III. Contester un testament : l’état mental du testateur

Pour pouvoir tester valablement, il faut être sain d’esprit, mais seuls les successeurs héritiers par le sang et légataires universels peuvent demander la nullité pour insanité d’esprit (Cour de cassation, 1re chambre civile du 17 février 2010, n° 08-21.927). La libéralité est nulle si le consentement a été vicié par l’erreur, le dol ou la violence (Code civil, article 901).

L’article 901 du Code civil dispose que « pour faire une libéralité, il faut être sain d’esprit. La libéralité est nulle lorsque le consentement a été vicié par l’erreur, le dol ou la violence ».

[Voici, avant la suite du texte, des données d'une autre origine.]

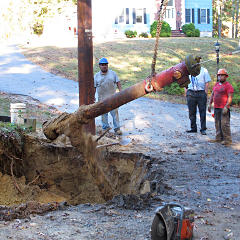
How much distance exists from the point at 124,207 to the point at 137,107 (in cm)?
1019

Il est en conséquence possible de contester un testament dans le cas où il est prouvé que l’état mental du testateur ne lui permettait pas d’établir un tel document, ou dans le cas où il aurait été victime d’un abus de faiblesse.

La première chambre civile dans un arrêt du 12 octobre 2022 (Cass. 1re civ., 12 octobre 2022 n° 21-11408) a reconnu qu’en présence d’un testateur souffrant d’une altération sévère de ses capacités visuelles rendant ainsi impossible sa lecture, son testament mystique doit être invalidé. En effet, son incapacité à lire génère une incertitude quant à la connaissance du contenu de l’acte présenté comme étant son testament.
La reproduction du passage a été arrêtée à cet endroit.